**TASK TO CARRY OUT**
Report every line of the data below that contains the word "distance".

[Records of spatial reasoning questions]

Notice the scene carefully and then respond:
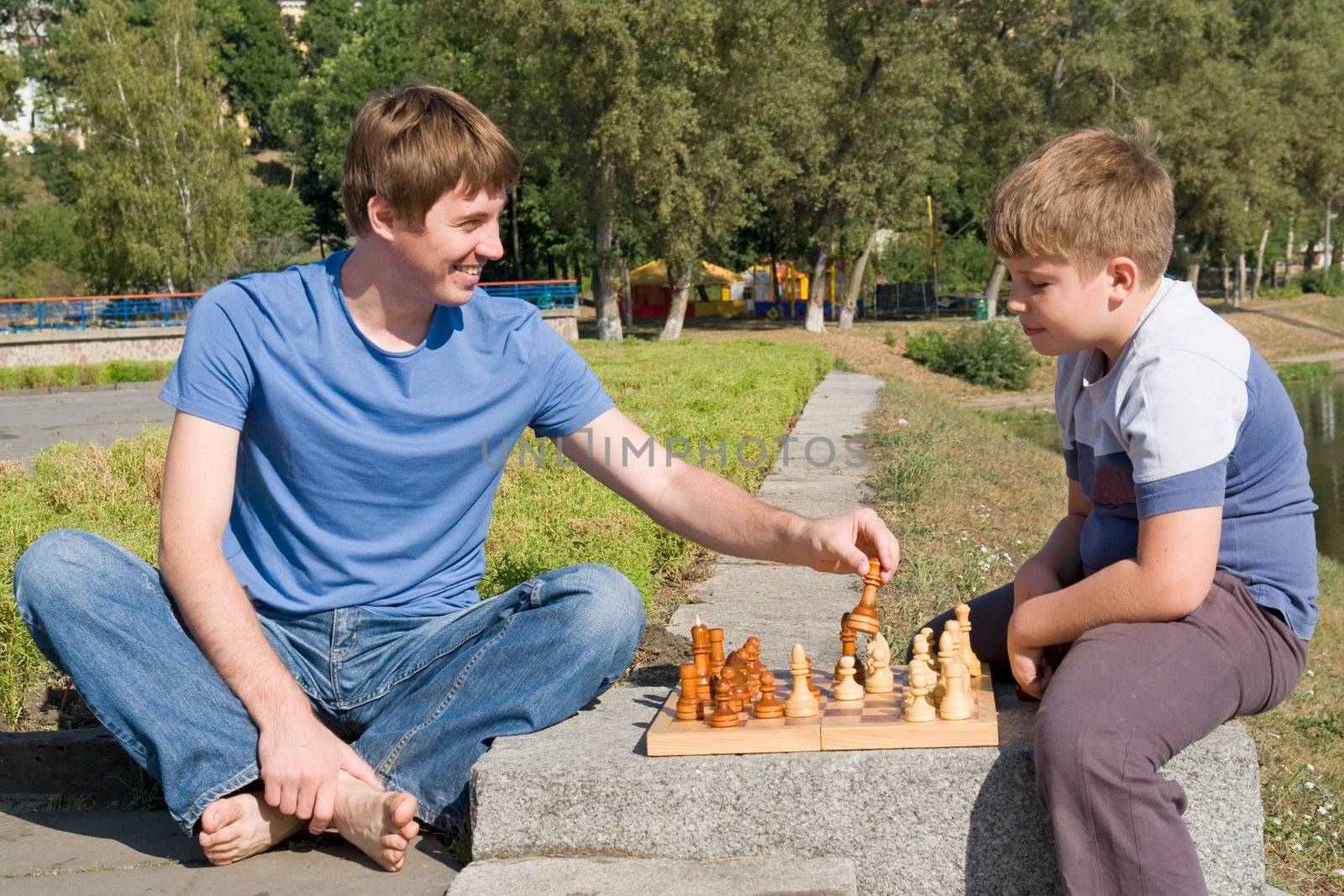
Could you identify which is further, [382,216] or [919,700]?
[382,216]

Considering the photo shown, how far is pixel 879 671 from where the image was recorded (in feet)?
9.61

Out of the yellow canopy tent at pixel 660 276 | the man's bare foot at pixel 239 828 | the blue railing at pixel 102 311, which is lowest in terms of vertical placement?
the yellow canopy tent at pixel 660 276

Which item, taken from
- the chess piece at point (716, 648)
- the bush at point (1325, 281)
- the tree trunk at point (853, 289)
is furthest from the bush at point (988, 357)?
the bush at point (1325, 281)

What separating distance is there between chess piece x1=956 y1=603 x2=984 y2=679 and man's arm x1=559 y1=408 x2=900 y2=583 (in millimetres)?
177

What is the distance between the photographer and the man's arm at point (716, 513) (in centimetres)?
302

**TASK RESPONSE**
What separating distance is there between chess piece x1=956 y1=603 x2=984 y2=679 and man's arm x1=559 y1=408 x2=900 y2=583 (in millimetres)?
What is the distance between the photographer and the man's arm at point (716, 513) (in centimetres)?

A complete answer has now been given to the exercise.